ATMOS claims to have cracked an alternative approach that bypasses the need to carry pressurised tanks. They are inflating their shield using gas from the boundary layer in the atmosphere, using ceramic matrix composite air inlets.
New design allows opportunities for new materials
The materials for traditional thermal protection systems (such as carbon-carbons, silica tiles, phenolic and silicon resins) are broken down in-depth in the report, with quantitative benchmarking data and manufacturing considerations. Inflatable aerodynamic decelerators could offer radically new material opportunities due to the significantly different requirements versus a rigid heat shield. Inflatable aerodynamic decelerators have unique design constraints, and IDTechEx’s report highlights the role of:
-
Aerogels for lightweight thermal insulation;
-
Ceramic fibres for outer layer temperature protection;
-
Laminated gas barriers; and
-
Braided structural fabrics.
The report also looks at the specific requirements of thermal conductivity, and gives examples of suppliers/products used in inflatable aerodynamic decelerators to date.
Phoenix 1 viewed as a success despite the lack of capsule recovery
The Phoenix 1 test resulted in a splashdown over 2,000 kilometres off the coast of South America, so recovery was not an option. Nevertheless, ATMOS announced that it had successfully recorded all critical mission and payload data.
It is unclear what state the Phoenix 1 heatshield was in upon impact with the ocean. However, ATMOS claims that its approach is to rapidly iterate and update, with plans already in place for a Phoenix 2 with a propulsion system for trajectory control.
This rapid development approach echoes the SpaceX mentality, where failures are seen as improvement opportunities, prioritising real-mission time and data collection opportunities. Inflatable aerodynamic decelerators could also dramatically impact launch economics (reusable upper stages), planetary exploration (high-mass Mars landers), and defence logistics (rapid orbital cargo delivery)
Inflatable aerodynamic decelerator roadmap
Compared with established thermal protection systems, inflatable aerodynamic decelerators are at an early stage of development. IDTechEx’s report covers how PICA and tiled heat shields have been providing the bulk of low-Earth orbit return mission capabilities for decades. However, Phoenix’s test highlights several key points:
-
Commercial development of space technologies is accelerating: Although NASA was the first organisation to test an inflatable aerodynamic decelerator in 2022, the fact that a European start-up has developed a differentiated technology and tested it in orbital conditions within four years of founding emphasises the shifting landscape of the space industry, and the speed at which these changes are occurring. Cutting-edge space technology is no longer exclusively the domain of governmental agencies.
-
Inflatable aerodynamic decelerators are beginning to enter the thermal protection system space: At a time when demand for space travel (for microgravity research, in-orbit manufacturing, satellites, and defence applications) is booming, inflatable aerodynamic decelerators may soon offer an alternative to established tile and ablative thermal protection systems.
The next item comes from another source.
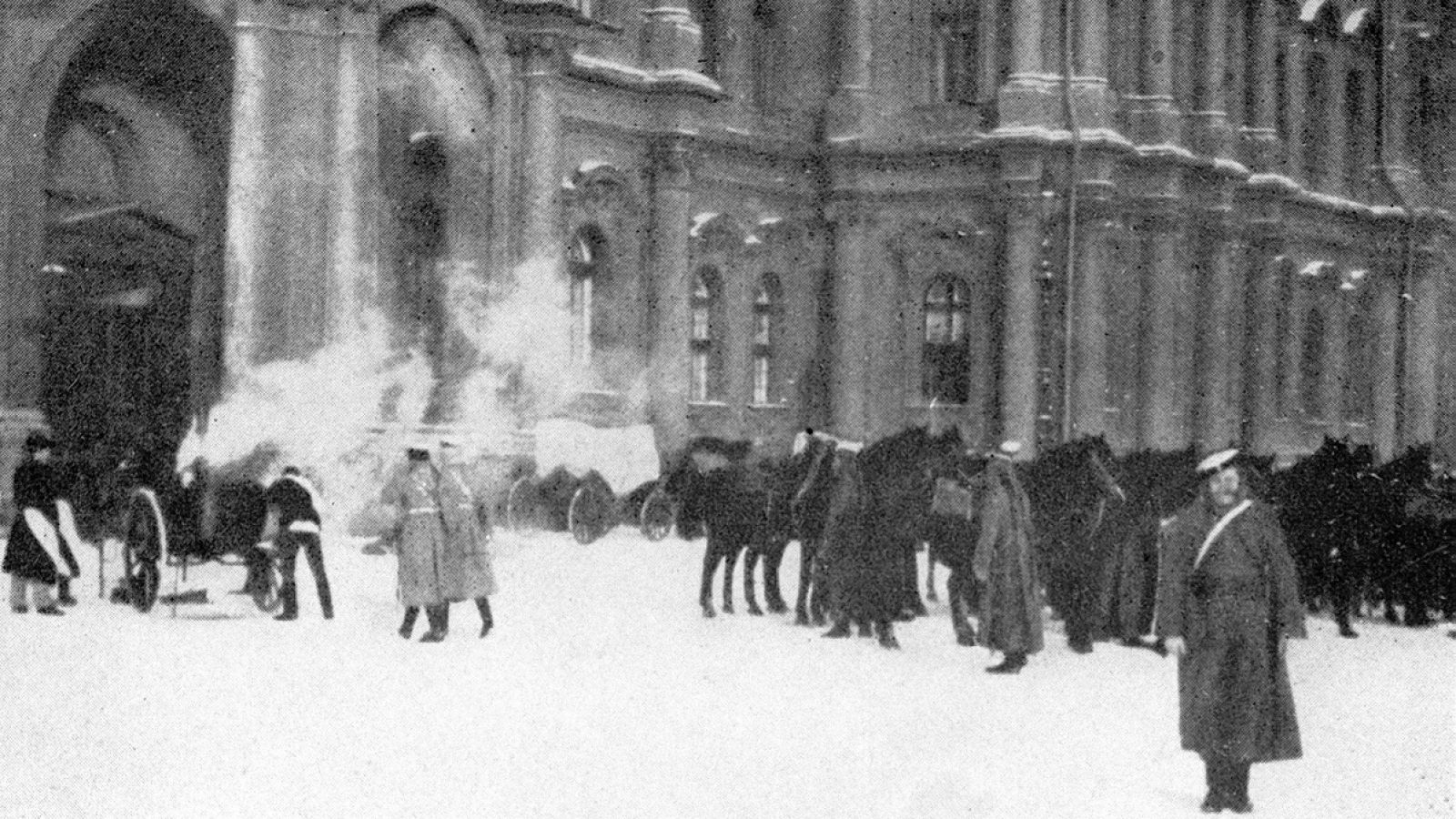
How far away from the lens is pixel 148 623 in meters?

There are still many hurdles to be overcome, but it is realistic to expect that by the end of the decade, some commercial missions will be operated with inflatable aerodynamic decelerators.
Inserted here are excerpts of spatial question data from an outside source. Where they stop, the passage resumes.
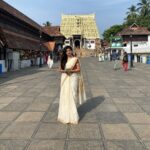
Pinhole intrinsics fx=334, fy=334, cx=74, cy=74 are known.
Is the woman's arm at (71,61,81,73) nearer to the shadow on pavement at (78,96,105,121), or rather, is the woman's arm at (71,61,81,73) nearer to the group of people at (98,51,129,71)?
the shadow on pavement at (78,96,105,121)

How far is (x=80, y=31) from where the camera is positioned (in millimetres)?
97875

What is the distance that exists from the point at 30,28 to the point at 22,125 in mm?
37945

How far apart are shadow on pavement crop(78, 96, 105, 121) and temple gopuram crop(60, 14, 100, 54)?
7864 cm

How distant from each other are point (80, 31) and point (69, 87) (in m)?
91.0

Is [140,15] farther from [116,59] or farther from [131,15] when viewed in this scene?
[116,59]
Heat Shields & Thermal Protection Systems for Spacecraft 2025-2035: Technologies and Market Outlook also breaks down some of the remaining challenges for inflatable aerodynamic decelerators, as well as examining other players exploring their use. For example, United Launch Alliance is exploring stage 1 booster recovery using a variant of NASA’s LOFTID. Mechanically deployed aerodynamic decelerators, an alternative approach to increasing the re-entry surface area.